Kink Appeals Denial of Insurance Coverage to Ninth Circuit

SAN FRANCISCO—Cybernet Entertainment’s production arm Armory Studios (better known as Kink Studios) may no longer occupy the San Francisco Armory, and its production teams may be scattered to the four corners of the Bay Area (and beyond), but that doesn’t mean that its troubles with HIV-positive performers Cameron Adams, Joshua Rogers and one “John Doe” have ended.

The trio had claimed that they were infected with HIV while performing in Kink-directed scenes at the Armory, but an investigation revealed that none of the people with whom the three had sex were HIV-positive, and a ruling by U.S. District Judge Yvonne Gonzalez Rogers in November of 2017 said that the three should be pursuing workers’ compensation claims rather than attempting to sue Cybernet in civil court—and that the State Compensation Insurance Fund was not obligated to defend such a suit.
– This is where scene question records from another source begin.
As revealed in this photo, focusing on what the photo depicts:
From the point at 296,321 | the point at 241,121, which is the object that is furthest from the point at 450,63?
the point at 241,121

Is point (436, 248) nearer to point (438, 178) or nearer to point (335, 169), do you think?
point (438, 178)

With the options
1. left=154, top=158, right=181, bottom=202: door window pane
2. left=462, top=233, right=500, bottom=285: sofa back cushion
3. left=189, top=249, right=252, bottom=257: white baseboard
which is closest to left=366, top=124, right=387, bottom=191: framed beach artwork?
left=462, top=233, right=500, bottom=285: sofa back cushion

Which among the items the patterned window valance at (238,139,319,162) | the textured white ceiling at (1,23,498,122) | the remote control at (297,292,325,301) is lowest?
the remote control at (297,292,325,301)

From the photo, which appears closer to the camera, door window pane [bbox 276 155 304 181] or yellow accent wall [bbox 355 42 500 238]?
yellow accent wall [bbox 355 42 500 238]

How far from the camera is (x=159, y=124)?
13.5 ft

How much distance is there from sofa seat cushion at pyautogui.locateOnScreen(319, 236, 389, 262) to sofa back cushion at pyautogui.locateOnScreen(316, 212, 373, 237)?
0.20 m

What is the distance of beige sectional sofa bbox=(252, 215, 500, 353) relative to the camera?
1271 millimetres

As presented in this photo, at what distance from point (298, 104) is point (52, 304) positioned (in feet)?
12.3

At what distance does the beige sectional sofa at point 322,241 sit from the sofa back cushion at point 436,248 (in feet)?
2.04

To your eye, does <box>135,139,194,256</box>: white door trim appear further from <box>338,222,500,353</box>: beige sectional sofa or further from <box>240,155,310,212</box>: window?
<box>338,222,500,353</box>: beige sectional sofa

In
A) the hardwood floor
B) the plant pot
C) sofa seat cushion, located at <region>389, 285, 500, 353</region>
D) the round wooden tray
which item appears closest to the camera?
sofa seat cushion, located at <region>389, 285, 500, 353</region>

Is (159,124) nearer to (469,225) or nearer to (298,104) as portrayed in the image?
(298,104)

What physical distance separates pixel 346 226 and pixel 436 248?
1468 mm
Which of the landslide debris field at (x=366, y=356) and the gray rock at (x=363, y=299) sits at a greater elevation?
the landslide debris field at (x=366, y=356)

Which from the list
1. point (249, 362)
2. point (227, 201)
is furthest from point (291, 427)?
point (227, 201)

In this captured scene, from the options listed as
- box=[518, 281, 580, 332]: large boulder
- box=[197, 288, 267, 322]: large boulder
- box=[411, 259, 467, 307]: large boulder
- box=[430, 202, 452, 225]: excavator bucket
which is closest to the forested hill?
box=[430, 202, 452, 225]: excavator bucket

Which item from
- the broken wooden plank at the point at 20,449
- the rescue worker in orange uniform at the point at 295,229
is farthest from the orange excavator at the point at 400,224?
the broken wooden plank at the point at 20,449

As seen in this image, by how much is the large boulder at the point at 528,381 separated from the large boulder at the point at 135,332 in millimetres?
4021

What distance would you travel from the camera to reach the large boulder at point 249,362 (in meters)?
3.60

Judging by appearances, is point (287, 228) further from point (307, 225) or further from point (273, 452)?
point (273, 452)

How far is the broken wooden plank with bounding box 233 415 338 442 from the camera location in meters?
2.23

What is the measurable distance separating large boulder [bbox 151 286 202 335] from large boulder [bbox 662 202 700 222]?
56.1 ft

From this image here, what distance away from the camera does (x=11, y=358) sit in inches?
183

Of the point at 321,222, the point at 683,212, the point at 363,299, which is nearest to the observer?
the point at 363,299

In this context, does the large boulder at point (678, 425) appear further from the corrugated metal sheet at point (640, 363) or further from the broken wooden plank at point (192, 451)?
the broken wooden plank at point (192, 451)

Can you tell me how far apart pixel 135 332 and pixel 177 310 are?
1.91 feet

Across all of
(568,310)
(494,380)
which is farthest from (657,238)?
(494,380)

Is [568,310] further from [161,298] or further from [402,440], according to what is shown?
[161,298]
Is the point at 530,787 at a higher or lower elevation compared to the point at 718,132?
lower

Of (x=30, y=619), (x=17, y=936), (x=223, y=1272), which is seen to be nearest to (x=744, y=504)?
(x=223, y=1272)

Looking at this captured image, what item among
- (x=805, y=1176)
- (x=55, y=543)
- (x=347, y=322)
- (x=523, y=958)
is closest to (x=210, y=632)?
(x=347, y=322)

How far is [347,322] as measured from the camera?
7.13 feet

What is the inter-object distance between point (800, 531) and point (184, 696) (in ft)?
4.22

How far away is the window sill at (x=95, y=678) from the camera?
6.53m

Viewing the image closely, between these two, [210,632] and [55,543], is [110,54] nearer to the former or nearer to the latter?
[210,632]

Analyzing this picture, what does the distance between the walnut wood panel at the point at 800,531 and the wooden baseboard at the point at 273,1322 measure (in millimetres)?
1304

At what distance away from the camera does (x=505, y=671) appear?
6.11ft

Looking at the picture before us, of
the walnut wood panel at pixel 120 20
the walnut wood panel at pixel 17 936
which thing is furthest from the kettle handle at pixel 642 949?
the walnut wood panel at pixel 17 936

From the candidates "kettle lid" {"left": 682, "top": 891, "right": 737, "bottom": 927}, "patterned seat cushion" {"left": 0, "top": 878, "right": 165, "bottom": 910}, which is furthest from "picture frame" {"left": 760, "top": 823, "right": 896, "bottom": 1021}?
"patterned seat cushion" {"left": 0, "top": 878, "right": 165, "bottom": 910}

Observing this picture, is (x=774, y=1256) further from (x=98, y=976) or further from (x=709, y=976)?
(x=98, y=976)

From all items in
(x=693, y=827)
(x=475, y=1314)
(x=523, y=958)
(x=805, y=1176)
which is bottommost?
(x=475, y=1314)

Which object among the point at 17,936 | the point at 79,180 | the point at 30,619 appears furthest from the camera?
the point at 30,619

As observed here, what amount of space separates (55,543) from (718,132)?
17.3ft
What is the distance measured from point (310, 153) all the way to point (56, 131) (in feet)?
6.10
But the trio had already filed a civil suit in 2015, and in December of 2017, yet another federal judge ruled that Cybernet’s own liability insurance company, Atain Specialty Insurance, had no duty to defend or indemnify Cybernet against those plaintiffs, saying that Cybernet was barred from seeking such coverage due to a policy exclusion for claims related to sexual acts.

“There can be no serious dispute that plaintiffs would not have contracted the virus but for their sexual activity during the shoots,” wrote U.S. District Judge James Donato. “Consequently, it cannot seriously be debated that even the claims and causes of action against Armory and [its manager] are ones that ‘aris[e] out of … sexual behavior intended to lead to, or culminating in any sexual act, … caused by … omission by … [t]he insured or the insured’s employees’.”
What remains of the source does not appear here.